For the Glaze I used the cupcake icing recipe from my book, Mila’s Meals: The Beginning and The Basics with a slight variation (coconut butter instead of coconut oil). In a small saucepan melt the coconut butter over low heat while stirring. Once melted, add the xylitol, vanilla essence and coconut milk. Turn the heat off and set aside until the donuts are cooked and cooled. For the dust coat: Mix the xylitol with the cinnamon and pour onto a plate. Set aside until the donuts are cooked.
- After the doughnuts have risen for half an hour, heat the additional coconut oil in a heavy-based pan. Test the oil to see if it is hot enough by dropping a small piece of doughnut dough into it. If the oil immediately starts bubbling around the doughnut – it is ready to use.
- One by one, place the doughnuts into the hot oil with a slotted spoon. Cook for 30 seconds – 1 minute on each side, turning frequently until golden brown all over.

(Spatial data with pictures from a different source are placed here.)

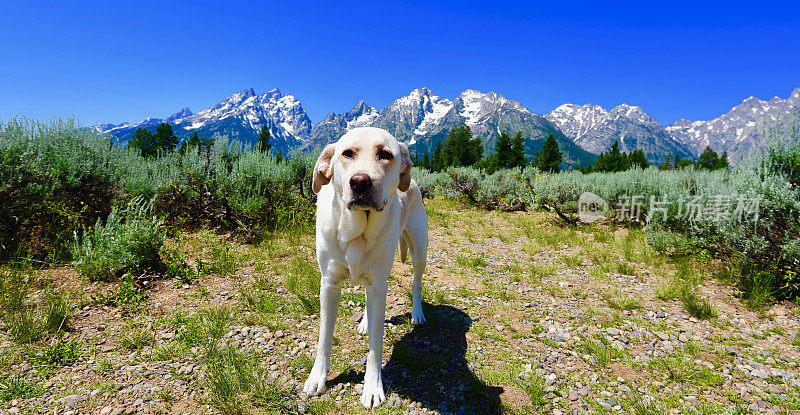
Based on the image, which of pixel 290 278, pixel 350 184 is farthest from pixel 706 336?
pixel 290 278

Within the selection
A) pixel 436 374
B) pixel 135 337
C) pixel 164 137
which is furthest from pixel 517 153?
pixel 164 137

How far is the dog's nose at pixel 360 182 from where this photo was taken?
2021mm

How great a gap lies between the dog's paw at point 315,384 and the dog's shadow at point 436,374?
17 cm

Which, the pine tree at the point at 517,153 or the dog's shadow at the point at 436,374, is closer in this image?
the dog's shadow at the point at 436,374

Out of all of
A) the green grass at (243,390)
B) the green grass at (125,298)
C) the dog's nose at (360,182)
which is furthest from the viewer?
the green grass at (125,298)

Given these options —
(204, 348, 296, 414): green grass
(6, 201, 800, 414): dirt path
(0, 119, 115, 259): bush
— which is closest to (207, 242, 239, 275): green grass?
(6, 201, 800, 414): dirt path

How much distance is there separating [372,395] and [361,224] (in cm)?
141

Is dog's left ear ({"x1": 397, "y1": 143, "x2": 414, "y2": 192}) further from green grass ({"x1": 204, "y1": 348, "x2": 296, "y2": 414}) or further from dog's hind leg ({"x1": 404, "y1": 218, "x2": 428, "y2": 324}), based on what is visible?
green grass ({"x1": 204, "y1": 348, "x2": 296, "y2": 414})

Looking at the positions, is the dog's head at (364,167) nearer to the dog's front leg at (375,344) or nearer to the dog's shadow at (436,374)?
the dog's front leg at (375,344)

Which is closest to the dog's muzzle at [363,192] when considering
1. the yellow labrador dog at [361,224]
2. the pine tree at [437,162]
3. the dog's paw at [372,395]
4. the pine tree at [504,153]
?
the yellow labrador dog at [361,224]

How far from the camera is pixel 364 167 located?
2100 mm

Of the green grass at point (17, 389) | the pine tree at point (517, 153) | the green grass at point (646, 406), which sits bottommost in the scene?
the green grass at point (646, 406)

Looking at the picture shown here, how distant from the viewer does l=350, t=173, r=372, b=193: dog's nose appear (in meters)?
2.02

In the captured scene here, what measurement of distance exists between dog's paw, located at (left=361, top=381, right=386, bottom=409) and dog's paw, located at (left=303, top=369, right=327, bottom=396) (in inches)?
13.7
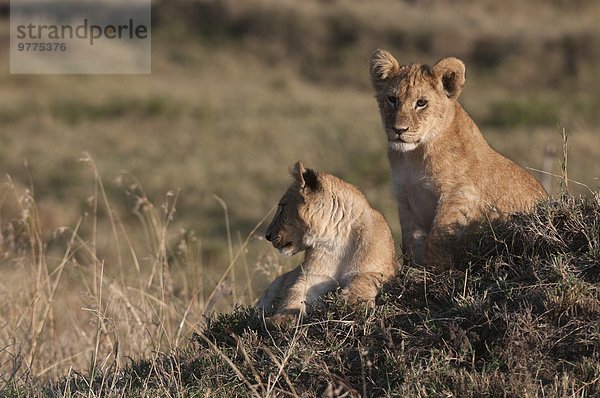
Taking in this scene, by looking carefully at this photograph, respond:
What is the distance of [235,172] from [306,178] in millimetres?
16293

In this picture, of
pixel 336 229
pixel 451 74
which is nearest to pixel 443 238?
pixel 336 229

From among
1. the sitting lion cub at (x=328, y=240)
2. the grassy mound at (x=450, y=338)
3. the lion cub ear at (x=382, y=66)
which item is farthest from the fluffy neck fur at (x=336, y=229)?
the lion cub ear at (x=382, y=66)

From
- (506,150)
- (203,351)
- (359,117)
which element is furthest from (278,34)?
(203,351)

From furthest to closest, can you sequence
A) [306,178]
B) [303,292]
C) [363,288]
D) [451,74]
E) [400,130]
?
[451,74], [400,130], [306,178], [303,292], [363,288]

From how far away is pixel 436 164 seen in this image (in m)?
6.34

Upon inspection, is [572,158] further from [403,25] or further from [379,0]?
[379,0]

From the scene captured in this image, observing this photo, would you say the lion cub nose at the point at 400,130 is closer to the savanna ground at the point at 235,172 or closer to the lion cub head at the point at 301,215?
the lion cub head at the point at 301,215

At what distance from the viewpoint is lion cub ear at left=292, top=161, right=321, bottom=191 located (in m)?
6.06

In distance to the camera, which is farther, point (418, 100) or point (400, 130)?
point (418, 100)

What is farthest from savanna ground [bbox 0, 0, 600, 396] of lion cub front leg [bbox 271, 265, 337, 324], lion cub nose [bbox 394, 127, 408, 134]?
lion cub nose [bbox 394, 127, 408, 134]

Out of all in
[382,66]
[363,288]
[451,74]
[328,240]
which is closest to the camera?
[363,288]

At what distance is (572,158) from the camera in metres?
20.7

Remove from the oil with a slotted spoon, and place on a wire wrack to cool or if you are dusting them, onto the plate with the xylitol and cinnamon – roll them around to coat them in the dust.

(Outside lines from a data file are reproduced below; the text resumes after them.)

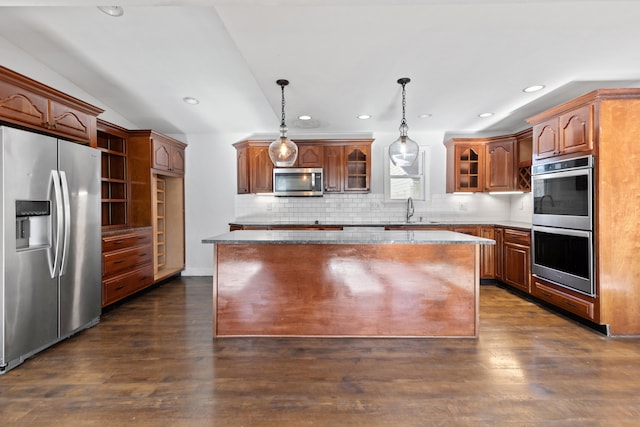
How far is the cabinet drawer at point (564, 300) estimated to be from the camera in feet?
9.91

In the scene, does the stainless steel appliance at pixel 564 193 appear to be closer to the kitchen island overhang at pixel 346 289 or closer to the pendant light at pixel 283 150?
the kitchen island overhang at pixel 346 289

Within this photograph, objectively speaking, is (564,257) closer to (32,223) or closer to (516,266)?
(516,266)

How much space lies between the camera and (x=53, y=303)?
270 cm

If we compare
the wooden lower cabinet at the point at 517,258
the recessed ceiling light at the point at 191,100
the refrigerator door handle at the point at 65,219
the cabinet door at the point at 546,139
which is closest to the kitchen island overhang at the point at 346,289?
the refrigerator door handle at the point at 65,219

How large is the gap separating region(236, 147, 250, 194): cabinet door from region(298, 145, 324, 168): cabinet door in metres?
0.85

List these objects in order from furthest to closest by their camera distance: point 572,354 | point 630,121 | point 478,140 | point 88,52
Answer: point 478,140
point 88,52
point 630,121
point 572,354

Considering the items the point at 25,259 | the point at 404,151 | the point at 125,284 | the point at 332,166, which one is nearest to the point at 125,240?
the point at 125,284

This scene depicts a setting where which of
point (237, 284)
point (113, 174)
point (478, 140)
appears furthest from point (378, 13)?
point (113, 174)

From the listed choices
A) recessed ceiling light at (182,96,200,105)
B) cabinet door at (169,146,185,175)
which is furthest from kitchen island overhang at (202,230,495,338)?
cabinet door at (169,146,185,175)

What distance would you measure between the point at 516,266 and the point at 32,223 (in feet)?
16.7

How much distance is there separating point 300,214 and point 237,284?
277 cm

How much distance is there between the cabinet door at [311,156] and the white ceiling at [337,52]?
0.75 meters

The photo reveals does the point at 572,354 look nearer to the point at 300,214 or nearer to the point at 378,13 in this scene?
the point at 378,13

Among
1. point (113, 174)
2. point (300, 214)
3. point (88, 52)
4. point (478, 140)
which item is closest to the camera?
point (88, 52)
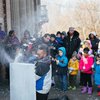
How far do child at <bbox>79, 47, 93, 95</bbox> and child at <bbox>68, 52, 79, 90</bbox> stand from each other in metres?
0.19

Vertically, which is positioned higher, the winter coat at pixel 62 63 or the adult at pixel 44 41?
the adult at pixel 44 41

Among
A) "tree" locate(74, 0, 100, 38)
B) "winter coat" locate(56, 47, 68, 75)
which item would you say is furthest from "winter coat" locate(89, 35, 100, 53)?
"tree" locate(74, 0, 100, 38)

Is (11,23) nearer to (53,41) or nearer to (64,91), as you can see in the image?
(53,41)

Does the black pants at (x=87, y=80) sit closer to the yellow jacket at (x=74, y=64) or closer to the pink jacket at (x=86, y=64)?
the pink jacket at (x=86, y=64)

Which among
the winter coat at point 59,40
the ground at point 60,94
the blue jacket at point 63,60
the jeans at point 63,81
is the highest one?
the winter coat at point 59,40

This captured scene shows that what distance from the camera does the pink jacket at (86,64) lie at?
10164 mm

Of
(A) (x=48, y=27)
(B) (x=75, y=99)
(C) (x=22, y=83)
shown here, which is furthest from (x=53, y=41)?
(A) (x=48, y=27)

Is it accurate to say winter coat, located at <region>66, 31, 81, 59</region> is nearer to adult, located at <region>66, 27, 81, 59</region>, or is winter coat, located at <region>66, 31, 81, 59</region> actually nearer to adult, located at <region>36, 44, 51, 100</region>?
adult, located at <region>66, 27, 81, 59</region>

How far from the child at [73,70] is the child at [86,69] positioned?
0.19 meters

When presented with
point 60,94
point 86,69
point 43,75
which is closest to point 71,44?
point 86,69

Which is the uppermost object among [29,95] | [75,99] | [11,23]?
[11,23]

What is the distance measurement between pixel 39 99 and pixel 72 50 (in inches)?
153

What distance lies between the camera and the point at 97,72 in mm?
9969

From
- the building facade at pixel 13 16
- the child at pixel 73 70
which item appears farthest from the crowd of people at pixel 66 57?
the building facade at pixel 13 16
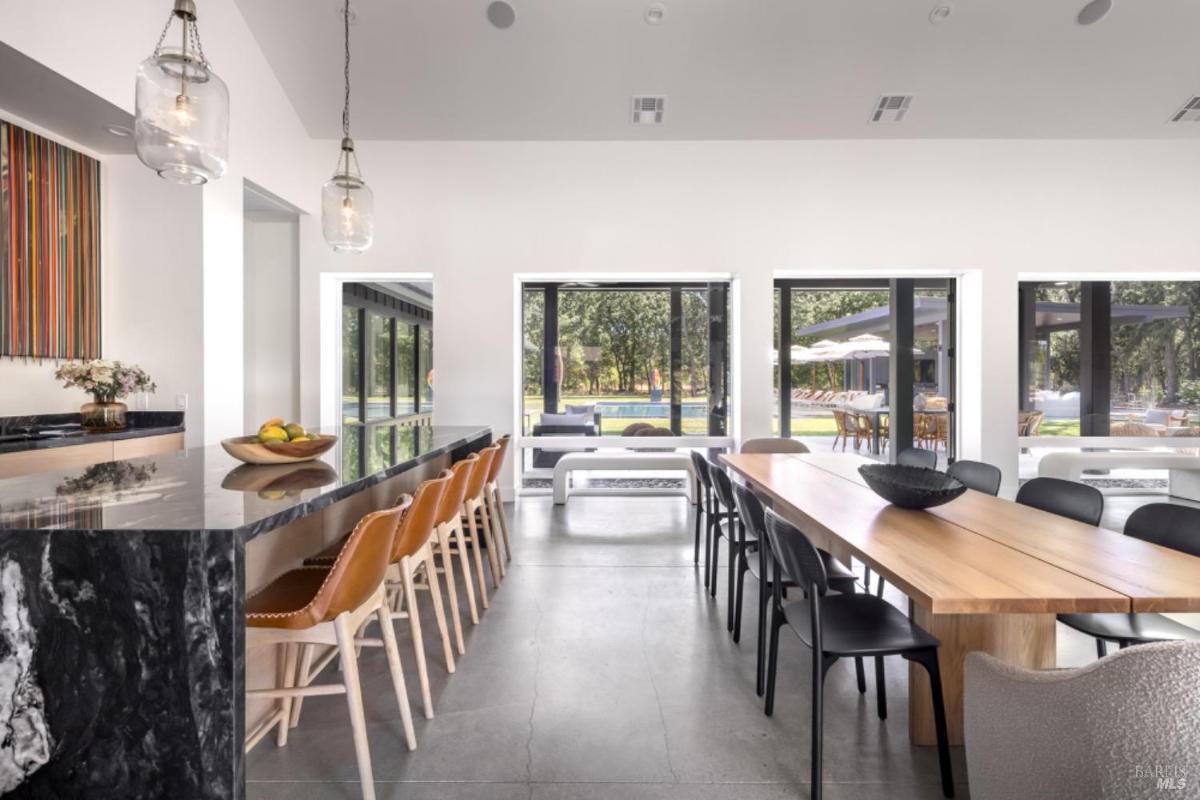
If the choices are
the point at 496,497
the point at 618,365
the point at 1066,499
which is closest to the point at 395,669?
the point at 496,497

- If you are using the glaze, wait for the doughnuts to cool, then dip them into the glaze.
Doughnuts ready to rise.
Why do I love cassava flour so much?
While being gluten-free, sugar-free and dairy-free initially worked for Mila and myself (in that my eczema disappeared and so did Mila’s green poo’s) the added stress that later transpired in our lives brought back my eczema and Mila often suffered from constipation. I realized that both our symptoms were worse after eating grains. So while I knew about the Paleo eating protocol (and had sworn I would never cut out another food group from my diet), I found myself and Mila doing just that!
And so many of the recipes that had lovingly made their way into my book, were no longer made. While there were alternatives such as almond flour and coconut flour, I haven’t baked much with these due to the cost of almond flour, and my inability to get anything to be edible with only coconut flour!

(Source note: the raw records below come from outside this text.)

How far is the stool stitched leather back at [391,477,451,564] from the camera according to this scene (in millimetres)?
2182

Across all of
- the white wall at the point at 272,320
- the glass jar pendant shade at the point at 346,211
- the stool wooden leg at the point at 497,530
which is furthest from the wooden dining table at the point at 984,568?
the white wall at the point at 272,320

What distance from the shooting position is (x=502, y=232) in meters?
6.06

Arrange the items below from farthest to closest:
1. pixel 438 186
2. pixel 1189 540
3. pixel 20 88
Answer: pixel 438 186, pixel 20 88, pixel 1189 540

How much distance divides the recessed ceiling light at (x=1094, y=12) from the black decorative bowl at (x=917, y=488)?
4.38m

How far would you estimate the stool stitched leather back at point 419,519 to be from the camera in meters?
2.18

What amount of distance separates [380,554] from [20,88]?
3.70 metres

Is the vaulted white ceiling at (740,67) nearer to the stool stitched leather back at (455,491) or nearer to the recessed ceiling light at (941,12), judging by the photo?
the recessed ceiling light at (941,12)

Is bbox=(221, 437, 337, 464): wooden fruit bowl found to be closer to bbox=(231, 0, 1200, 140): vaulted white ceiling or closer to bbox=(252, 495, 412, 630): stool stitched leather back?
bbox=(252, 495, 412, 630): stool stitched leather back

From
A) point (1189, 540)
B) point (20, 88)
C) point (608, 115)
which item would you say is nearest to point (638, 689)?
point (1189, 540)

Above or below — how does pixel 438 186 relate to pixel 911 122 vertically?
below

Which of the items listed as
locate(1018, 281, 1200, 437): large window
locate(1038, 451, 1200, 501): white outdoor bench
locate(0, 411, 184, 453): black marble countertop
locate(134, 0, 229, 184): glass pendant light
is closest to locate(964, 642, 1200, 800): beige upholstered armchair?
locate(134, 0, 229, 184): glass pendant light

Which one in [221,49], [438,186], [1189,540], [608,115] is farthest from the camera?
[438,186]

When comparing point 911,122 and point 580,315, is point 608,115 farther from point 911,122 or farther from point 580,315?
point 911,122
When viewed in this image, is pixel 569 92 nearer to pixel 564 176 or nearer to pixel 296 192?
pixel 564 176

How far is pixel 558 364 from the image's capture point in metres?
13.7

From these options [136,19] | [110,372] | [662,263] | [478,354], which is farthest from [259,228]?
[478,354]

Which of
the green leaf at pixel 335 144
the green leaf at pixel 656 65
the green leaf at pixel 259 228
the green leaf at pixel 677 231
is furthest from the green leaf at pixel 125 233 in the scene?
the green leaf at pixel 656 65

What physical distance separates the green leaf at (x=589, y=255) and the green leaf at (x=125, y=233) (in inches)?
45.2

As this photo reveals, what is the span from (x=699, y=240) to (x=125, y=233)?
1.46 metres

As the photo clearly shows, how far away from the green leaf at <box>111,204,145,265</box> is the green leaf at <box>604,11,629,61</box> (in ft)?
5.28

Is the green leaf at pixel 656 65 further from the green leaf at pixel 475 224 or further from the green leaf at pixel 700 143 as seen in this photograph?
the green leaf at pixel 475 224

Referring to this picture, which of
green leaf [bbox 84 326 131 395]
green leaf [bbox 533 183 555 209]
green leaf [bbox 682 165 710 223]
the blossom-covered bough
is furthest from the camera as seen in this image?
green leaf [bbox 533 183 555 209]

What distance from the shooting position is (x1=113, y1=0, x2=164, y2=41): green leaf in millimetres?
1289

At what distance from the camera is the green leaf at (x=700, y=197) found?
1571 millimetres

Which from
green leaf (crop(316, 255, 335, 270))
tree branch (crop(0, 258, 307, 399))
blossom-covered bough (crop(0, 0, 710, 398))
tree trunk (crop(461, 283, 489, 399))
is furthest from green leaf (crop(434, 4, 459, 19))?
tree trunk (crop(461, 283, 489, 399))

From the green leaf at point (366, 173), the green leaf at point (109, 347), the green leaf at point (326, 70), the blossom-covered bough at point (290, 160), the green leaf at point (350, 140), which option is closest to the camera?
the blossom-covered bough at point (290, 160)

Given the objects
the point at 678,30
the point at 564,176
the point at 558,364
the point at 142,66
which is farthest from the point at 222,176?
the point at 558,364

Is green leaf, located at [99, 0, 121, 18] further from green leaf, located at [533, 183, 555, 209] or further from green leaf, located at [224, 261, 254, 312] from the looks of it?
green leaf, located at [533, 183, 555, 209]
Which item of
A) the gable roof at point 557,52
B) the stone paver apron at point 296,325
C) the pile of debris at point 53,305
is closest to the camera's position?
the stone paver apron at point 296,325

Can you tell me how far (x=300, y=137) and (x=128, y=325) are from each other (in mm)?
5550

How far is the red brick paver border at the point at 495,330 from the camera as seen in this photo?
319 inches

And then Cassava Flour arrived in South Africa! I immediately ordered some and I have been busy re-testing/ re-creating my recipes using it ever since.
Some of the highlights:
- Gluten-free baking requires a combination of gluten-free flours to achieve an edible density and flavor. But, Cassava Flour substitutes 1:1 with ordinary wheat flour in many of your favorite recipes. One flour per recipe! It is, however, a thirsty flour – so you may need to adjust the liquids in your recipe.
- Grain-free baking meant you had to use almond flour or coconut flour (expensive and dry!). And what about those with nut-allergies? Cassava Flour is GMO‑free, Gluten‑Free, Grain‑Free, and Nut‑Free!
- And… very importantly – its tastes amazing!